Les
récentes acquisitions de groupes industriels français par des
sociétés étrangères sont en grande partie dues au
système de retraites par répartition qui empêche
l’épargne en actions. Mais aussi à la fiscalité et
la réglementation étouffantes que connaît actuellement le
pays.
Au printemps,
l’ancien ministre français de l’Economie, Arnaud
Montebourg, appelait de ses vœux une épargne qui puisse
défendre l’industrie française. En la matière,
Arnaud Montebourg n’a rien inventé. Il s‘est
contenté de revisiter l’un des projets esquissé par Jean
Jaurès. En oubliant toutefois qu’il serait bien difficile
à mettre en place, faute d’épargne longue à
investir dans les entreprises. Jaurès rêvait d’une
capitalisation qui permette aux travailleurs de contrôler le capital.

● ● ● ● ● ● ●

## Exercice proposé A
Dans les lignes ci-dessous, repérez toutes celles qui contiennent le mot « detection » et recopiez-les en tenant compte de la casse.
## Exercice proposé B
Reprenez le texte ci-dessus sur l'épargne et l'industrie française et poursuivez-le à partir de sa dernière phrase.

Lignes de questions sur des scènes
● ● ● ● ● ● ●

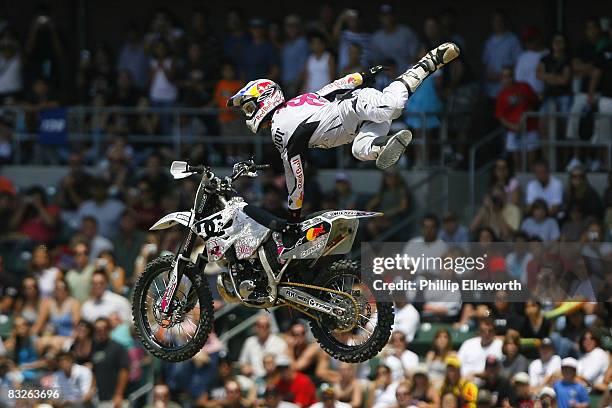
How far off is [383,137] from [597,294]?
5.39 m

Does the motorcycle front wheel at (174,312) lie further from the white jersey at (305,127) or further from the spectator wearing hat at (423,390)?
the spectator wearing hat at (423,390)

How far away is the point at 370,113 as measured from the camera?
1493 centimetres

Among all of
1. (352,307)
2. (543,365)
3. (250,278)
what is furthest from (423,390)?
(352,307)

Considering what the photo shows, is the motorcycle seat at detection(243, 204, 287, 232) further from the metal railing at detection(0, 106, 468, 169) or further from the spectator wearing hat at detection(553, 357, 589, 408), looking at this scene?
the metal railing at detection(0, 106, 468, 169)

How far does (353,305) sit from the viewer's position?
1504 centimetres

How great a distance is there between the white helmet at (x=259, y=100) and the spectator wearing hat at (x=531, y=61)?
8494 millimetres

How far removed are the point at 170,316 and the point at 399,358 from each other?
15.6 feet

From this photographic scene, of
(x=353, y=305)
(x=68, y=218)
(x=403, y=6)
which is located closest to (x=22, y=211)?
(x=68, y=218)

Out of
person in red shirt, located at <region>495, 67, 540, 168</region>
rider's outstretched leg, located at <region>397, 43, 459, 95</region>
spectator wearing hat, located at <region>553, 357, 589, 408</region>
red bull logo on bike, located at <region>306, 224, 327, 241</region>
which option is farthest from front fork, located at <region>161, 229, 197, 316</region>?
person in red shirt, located at <region>495, 67, 540, 168</region>

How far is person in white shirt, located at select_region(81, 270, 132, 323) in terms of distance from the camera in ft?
70.8

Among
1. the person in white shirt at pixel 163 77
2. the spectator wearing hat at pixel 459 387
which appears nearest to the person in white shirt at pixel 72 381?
the spectator wearing hat at pixel 459 387

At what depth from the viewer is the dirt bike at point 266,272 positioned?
1503 cm

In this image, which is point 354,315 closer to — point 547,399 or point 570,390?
point 547,399

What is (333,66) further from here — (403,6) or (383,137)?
(383,137)
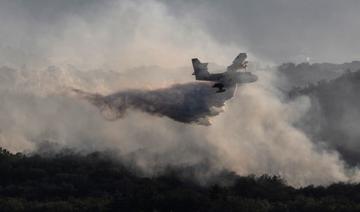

● ● ● ● ● ● ●

## Réponse A
Considering what the photo shows, is the motorcycle seat at detection(243, 204, 287, 232) further from the metal railing at detection(0, 106, 468, 169) or further from the spectator wearing hat at detection(553, 357, 589, 408), looking at this scene?
the metal railing at detection(0, 106, 468, 169)

## Réponse B
Au lieu de s’attaquer au capitalisme, accusé de
s’accaparer les profits, Jaurès proposait d’utiliser la capitalisation
pour rééquilibrer la situation.
Loin
d’une vision binaire de la lutte des classes, Jaurès et ses
disciples défendaient une capitalisation qui rendrait la classe
ouvrière «à la fois capitaliste et
salariée», lui permettant de recevoir «tout le produit
social qui résulte de la mise en œuvre de ce capital par le
travail ouvrier».
La position
d’un Montebourg s’apparente à ce type de vision, pour
coller à l’actualité. Ces derniers mois, la France a vu
beaucoup de sociétés qualifiées de
«fleurons» être acquises par des groupes étrangers.
Le ministre tente simplement de rassurer la population. Mais il s’agit
plus d’une posture que d’autre chose, car la
réalité française est radicalement différente de
celle d’il y un siècle. Déjà, la France n’a
pas assez d’épargne retraite puisque ce pays a fait le choix du
système de retraite par répartition. Ensuite, le volume
d’épargne en action est insuffisant puisque
l’épargne est drainée ailleurs. Enfin, au-delà du
manque d’épargne longue domestique, la situation économique
du pays manque d’attractivité globale.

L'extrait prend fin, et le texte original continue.